Some 38% of UK workers said they would be prepared to quit due to the length of their commute, while 29% said it was because of the cost of travel and 36% pointed to the toll the journey takes on their mental health.
More than half (54%) of workers in other regions of the UK are thinking about handing in their notice because of the commute, according to the survey of 2,000 UK employees.
Younger workers are also less willing to travel to work, with 70% of Generation Z and Millennials saying the would quit if their commute did not fit their lifestyle.
Nearly three quarters (71%) of workers have been told by their employer that they must return to the physical workplace.
After months building more flexible work habits, many workers have reassessed their priorities and want to strike a better work–life balance.

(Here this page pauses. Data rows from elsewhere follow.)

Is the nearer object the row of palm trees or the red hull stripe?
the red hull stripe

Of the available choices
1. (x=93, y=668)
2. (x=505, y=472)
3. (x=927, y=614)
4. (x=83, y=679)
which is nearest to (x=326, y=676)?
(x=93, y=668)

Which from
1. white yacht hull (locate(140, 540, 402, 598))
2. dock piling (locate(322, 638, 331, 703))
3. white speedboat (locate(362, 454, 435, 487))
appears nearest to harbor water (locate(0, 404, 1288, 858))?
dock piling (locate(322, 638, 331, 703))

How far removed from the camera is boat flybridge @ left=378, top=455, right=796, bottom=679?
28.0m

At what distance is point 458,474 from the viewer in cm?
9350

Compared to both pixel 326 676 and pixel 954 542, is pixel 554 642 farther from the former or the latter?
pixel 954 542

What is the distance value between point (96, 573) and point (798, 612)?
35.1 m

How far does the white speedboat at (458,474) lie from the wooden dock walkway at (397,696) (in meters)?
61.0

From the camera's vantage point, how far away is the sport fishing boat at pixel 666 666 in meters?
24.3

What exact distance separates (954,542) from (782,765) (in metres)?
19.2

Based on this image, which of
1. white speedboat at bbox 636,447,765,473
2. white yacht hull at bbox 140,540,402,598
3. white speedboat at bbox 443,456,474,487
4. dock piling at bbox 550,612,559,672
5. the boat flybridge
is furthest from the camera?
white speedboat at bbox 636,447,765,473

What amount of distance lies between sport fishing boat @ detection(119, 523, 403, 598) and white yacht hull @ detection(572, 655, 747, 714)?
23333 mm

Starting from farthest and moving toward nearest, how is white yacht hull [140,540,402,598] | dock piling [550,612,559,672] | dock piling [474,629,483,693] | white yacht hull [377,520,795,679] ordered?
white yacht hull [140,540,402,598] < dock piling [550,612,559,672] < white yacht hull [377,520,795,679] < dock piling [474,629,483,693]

A fifth (19%) have relocated during the last 18 months, as people looked for more space and comfort while working from home. This means a mandated return to the office might mean a much longer commute.
A quarter of UK workers said they would leave their job if they were forced to return to the workplace against their wishes, with the number rising to 44% in London
A third (34%) of UK workers said they would be likely to turn down a job offer if the commute clashed with their needs.
The time Brits spend commuting adds up to a total average of 400 days over the course of their careers, and workers spend an average of £136,000 ($180,274) making those trips, according to Totaljobs.
However, a fifth (20%) of UK workers have been offered the option of full-time remote working, with the figure rising to 35% in London.
Furthermore, 49% of UK employees are looking forward to physically returning to their workplace. Men are keener to get back into the office, with 59% happy about the return compared to 38% of women.
In many cases this has to do with caring responsibilities and the challenge of juggling childcare and work, according to Totaljobs.